Thank you we’re are already speaking with the diabetes team and we are looking in to getting a pump, he plays a lot of football so at the moment this what seems to be bring his bloods down, we have tried a snack before he plays.. maybe that’s not been quite enough for him at the moment. Thanks for the advise.
 

trophywench

Well-Known Member
Relationship to Diabetes
Type 1
Well on days when you know he has footy, has anyone suggested reducing his dose of basal insulin that day and if not - what has been suggested?

Exercise can reduce BGs for the next approx 48 hrs - so it is a delicate balance.
 

SB2015

Forum Host
Relationship to Diabetes
Type 1
Good morning @Ntobin86

It is good to hear that your son is considering getting a pump.
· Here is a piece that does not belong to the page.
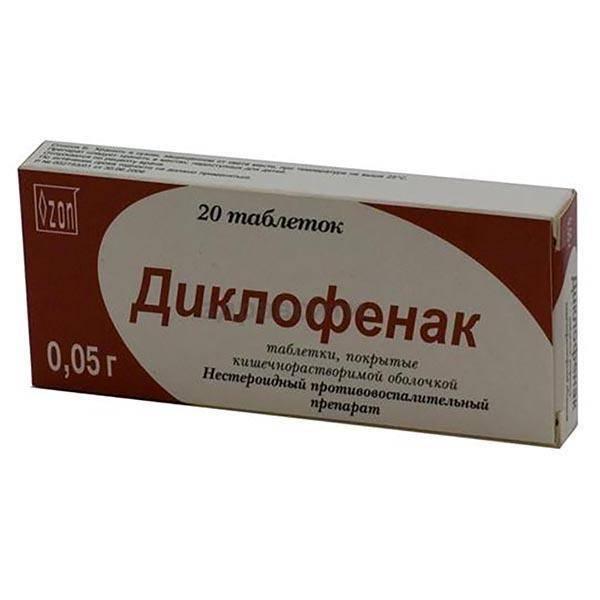от невралгии какие лекарства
That should make exercise a lot easier as he can turn down the basal prior to exercise, depending on the intensity of his exercise.
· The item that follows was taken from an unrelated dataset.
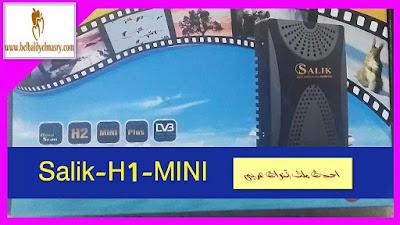 حمل احدث ملف قنوات عربى لرسيفر qmax salik h1 mini plus نيل سات بتاريخ 23/05/2018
In the meantime it is a case of trial and improvement finding what carbs and how many are needed during a session. I keep a bottle of diluted fruit juice with me when exercising. Sometimes this is easier to use during exercise and quick to hit the spot.
 

Thebearcametoo

Well-Known Member
Relationship to Diabetes
Parent
You may find he needs to have more before footie. If it’s organised then as trophywench says it may help to reduce basal for those days but take guidance from your team. If it’s just him playing ad hoc that’s harder to plan for. If you know he’ll be playing within an hour or so after a meal then using a lower bolus helps. Again your team should advise how much. Snacks need to be given so they have enough time to get into his system and be slow enough release so they hold him. I know some people only let their kids play sport if over 10 at the start of a session. Sport can be tricky as some activity can drop BG but some can raise it (or practice can lower it but a match can raise it). So keeping notes will help you and the dietician work out what the effects are both at the time and following. Working big muscles like leg muscles can have a longer effect than just the cardio of running so it may be that you see hypos later in the day or even the next day as a result. It’s not always easy to see the effects as when we treat hypos we may see a rise from the treatment and then correct the high at the next bolus when actually the body still needs the extra glucose. I know our team dietician was very helpful around sports and ways of dealing with highs and lows.